Redefining north.

Interview with Yanyi, the 2023 Elinor Benedict Poetry Prize judge

Interview with Yanyi, the 2023 Elinor Benedict Poetry Prize judge

“A good poem breaks the trance of the ordinary with the ordinary.”

Associate Poetry Editor Sally Geiger: You've spoken before about your experience of literature being a communal one. What can poems do to care for the people around them?

Yanyi: One could say that poems are the portable spirit. One may sing out of tune or draw tentatively, but poems can be recreated with the spoken word, or the silent voice that sings in the mind. Poems are communal in the way that conversations are communal—they require nothing more of us than language and creativity. A poem can break up punctuation, even words, but even these ruptures are against a set of rules one already has, more or less. A good poem breaks the trance of the ordinary with the ordinary.

Previously, I’ve said that language sediments—its shape is made of revisions (and indecisions), haunted by many others choosing, together and apart, that this means that. Literature holds the voices that life cannot. And its incompletions remind us that it is no substitute, either. I love literature, but the best of it tells me that it is not life.

SG: In The Year of Blue Water, I was struck by the continued use of the block text. The poems seem to gesture (for me) toward a kind of trans poetics in their stretching and repetition of a singular form, and I wonder if you find the trans experience of gender informs the formal poetic choices you make?

Yanyi: The poetry precedes for me, I think. Years of working toward image, sound, and epiphany had limited my ability to explore my mind. The Year of Blue Water came out of a search for a form in which I felt total freedom of thought. I don’t think I would have come to that clarity around my gender without that clarity of consciousness. The body is a form too.

Dream of the Divided Field has its share of prose both long and short, but also other explorations in long and short lineated forms, historical and not. Giving myself permission to go another way in The Year of Blue Water was difficult. There are all sorts of career stratagems that must fall to the wayside—and you can extend that to gender. But now I practice being free. And that freedom shows up in my willingness, and need, to change forms from book to book.

SG: What is it about a poem that makes it special? What does a specific poem do that keeps it turning over in your head?

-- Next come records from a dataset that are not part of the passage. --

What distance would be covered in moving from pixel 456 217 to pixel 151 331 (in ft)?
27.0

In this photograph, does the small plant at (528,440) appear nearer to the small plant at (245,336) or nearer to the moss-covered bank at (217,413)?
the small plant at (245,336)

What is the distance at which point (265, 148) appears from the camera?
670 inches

Yanyi: A good poem is water to a dowsing rod. It’s an undercurrent of one’s life right now, yet something outside of it entirely. Once you have it, it changes the landscape you’re on.

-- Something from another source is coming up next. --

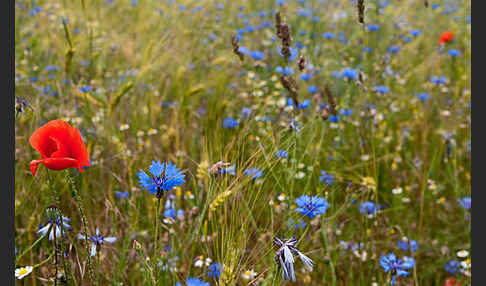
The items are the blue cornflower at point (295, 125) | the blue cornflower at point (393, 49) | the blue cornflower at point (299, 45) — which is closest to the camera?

A true poem requires will and work to get to. Decent poets can feel it, even hear it; skillful poets see the source and, at best, try to recount what was witnessed.

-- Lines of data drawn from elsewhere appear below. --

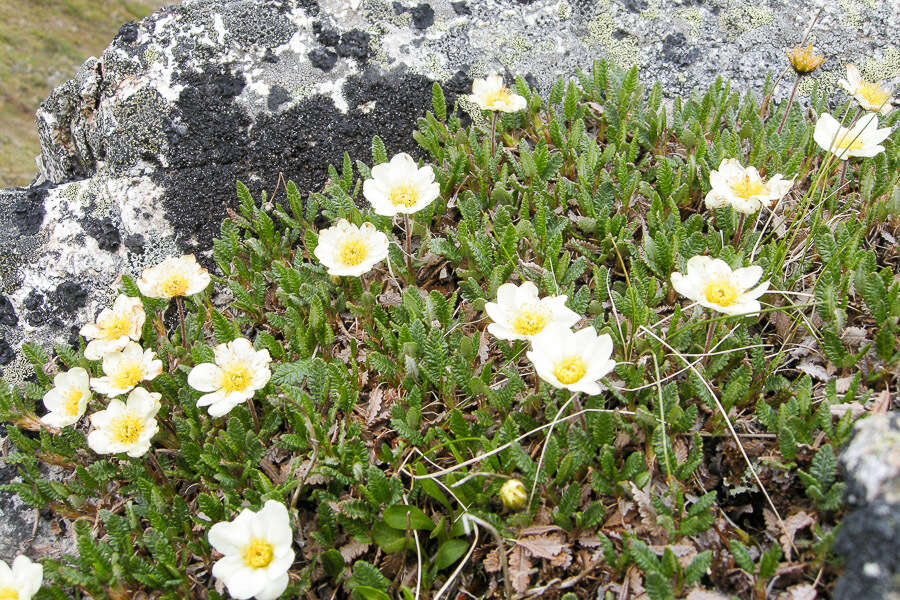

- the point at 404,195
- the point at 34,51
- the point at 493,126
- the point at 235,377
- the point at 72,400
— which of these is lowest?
the point at 34,51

For me, poetry is an artifact of a sacred experience. It is not the poems that matter. They are maps, crudely drawn, of the deeper thing. And so much of it is beyond, and will forever be beyond. What I love in writing is the attempt: the practice of drawing closer with all of my being.


Yanyi is the author of Dream of the Divided Field (One World 2022) and The Year of Blue Water (Yale 2019), winner of the 2018 Yale Series of Younger Poets Prize. His work has been featured in or at NPR’s All Things Considered, New York Public Library, Tin House, Granta, and A Public Space. The recipient of fellowships from Asian American Writers’ Workshop and Poets House, he was a curatorial assistant at the Poetry Project and holds an MFA in Poetry from New York University. From 2016-2021, he was the poetry editor at Foundry. He wrote the creative writing advice column,The Reading, from 2020-2022. Most recently, he is the recipient of a 2023 Vermont Arts Council Grant and a 2022 Tanne Foundation Award. He teaches creative writing at large.